++++ TEXT ++++

INotifyPropertyChanged – Automagically implemented

 

Update, 19th of November 2011:

Eduardo Elias Mardini Bitar did an article for the CodeProject with some updates and improvements.


 

Recently I've been working on a small Silverlight project at a client and at the same time I've been working on implementing a SampleBrowser for Balder on my spare time, both these applications are using the MVVM paradigm and all that comes with it. One of the things that has really been bugging me is the INotifyPropertyChanged interface, a key interface for making the View observe changes on objects. Not only do you have to implement the same thing over and over again (the notification bit), but also the PropertyChanged event takes an argument that holds the property being changed as a literal. Although, the literal bit can be solved quite easily with some Lambda Expression magic, like I've blogged about in the past. But your still left with writing the same boring notification code over and over again.

I got really inspired by Jonas Follesoes post about how he solved the ever lasting challenge of INotifyPropertyChanged using Castles DynamicProxy to generate a proxy and automatically handle most of it. I read it and automatically started thinking about how I could remove the last bits and make the objects needed notification totally ignorant of the fact they should notify any changes. The Castle approach described by Jonas is very clean and I love working with Aspects like that, but it is pretty much impossible to get it to 100% automatically generate everything. The reason for this is that in the Silverlight runtime, you are not allowed for security reasons to invoke delegates on another type other than your own through reflection. Another issue I had that I could never figure out, was how to tie it in with an IoC container. I couldn't find a way in Castles solution to actually get the proxy type and not the instance, this of course is quite possibly possible, but I couldn't find it at all.

I started earlier today with the idea I could generate the proxy from scratch myself. The idea is to create a new proxy type that derives from the type you want to automatically notify its changes by overriding your properties. The properties you want to automatically notify must be virtual and implement a setter. The weaved version will override these properties and actually forward both the get and the set method of the properties to your type, so you can still do more complex stuff in your property methods. The result is a specialized object weaver for handling INotifyPropertyChanged. The code is too much to include in this post, but you'll find the implementation here and the unit tests here, also it support a couple of attributes – much like Jonas' solution for ignoring and adding other properties it should notify as well. Take a look at the entire namespace for all files needed. Also worth mentioning is that if you define your constructor to have arguments, it will implement a constructor on the proxy that is exactly the same and forward any arguments when instantiated. That way in a typical ViewModel scenario were you have dependencies to typically services, these will be injected when creating an instance of the proxy through an IoC Container.

++++ DATASET EXCERPT ++++

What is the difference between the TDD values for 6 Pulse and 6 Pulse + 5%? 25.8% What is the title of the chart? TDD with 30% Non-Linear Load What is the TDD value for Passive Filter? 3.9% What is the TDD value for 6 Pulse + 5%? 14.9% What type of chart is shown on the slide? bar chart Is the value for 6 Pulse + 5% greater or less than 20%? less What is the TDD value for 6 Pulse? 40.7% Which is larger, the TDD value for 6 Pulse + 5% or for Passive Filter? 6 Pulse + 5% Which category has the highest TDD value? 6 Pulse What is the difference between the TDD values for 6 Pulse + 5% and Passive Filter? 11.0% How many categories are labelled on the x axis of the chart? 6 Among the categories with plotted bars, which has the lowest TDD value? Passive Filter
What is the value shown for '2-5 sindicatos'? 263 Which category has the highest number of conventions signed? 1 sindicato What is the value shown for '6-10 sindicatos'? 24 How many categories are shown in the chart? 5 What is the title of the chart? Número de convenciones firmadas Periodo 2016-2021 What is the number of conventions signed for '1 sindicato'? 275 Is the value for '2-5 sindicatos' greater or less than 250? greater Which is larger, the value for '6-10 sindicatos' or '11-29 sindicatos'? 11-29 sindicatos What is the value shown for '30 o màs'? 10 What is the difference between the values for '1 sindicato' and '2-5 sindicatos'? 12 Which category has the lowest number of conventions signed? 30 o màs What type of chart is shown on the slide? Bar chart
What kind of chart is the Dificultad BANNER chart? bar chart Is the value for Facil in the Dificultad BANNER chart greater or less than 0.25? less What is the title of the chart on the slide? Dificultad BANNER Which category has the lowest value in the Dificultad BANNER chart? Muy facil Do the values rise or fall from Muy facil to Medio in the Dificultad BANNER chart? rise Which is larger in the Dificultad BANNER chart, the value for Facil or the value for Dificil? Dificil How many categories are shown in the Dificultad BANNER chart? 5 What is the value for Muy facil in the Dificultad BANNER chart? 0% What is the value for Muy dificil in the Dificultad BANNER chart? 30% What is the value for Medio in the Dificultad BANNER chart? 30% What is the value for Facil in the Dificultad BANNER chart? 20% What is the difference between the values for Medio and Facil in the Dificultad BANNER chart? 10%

++++

» WHAT YOU NEED TO DO:
(1) From the INotifyPropertyChanged post, copy the part from "INotifyPropertyChanged – Automagically" to "updates and improvements.".
(2) Answer these from the INotifyPropertyChanged post:
(a) Who wrote an article for the CodeProject with updates and improvements?
(b) What did Jonas Follesoe use to generate a proxy?
(c) What two things must a property have in order to be notified automatically?
(3) In the INotifyPropertyChanged post, rewrite the paragraph that begins "I started earlier today" as a short list that keeps its main facts.

» TASK ANSWERS:
(1)
INotifyPropertyChanged – Automagically implemented

 

Update, 19th of November 2011:

Eduardo Elias Mardini Bitar did an article for the CodeProject with some updates and improvements.

(2)
(a) Eduardo Elias Mardini Bitar
(b) Castle's DynamicProxy
(c) It must be virtual and implement a setter.

(3)
- The author set out to generate the proxy from scratch.
- A new proxy type derives from your type and overrides its properties.
- Properties to be notified must be virtual and have a setter.
- The overrides forward both get and set to your type, so property methods can still do more complex things.
- The result is a specialized object weaver for INotifyPropertyChanged.
- The code and unit tests are linked rather than included in the post.
- Like Jonas' solution, it supports attributes for ignoring properties and for adding other properties to notify.
- If your constructor takes arguments, the proxy gets an identical constructor that forwards them.
- This lets an IoC container inject a ViewModel's dependencies, typically services, when it creates the proxy.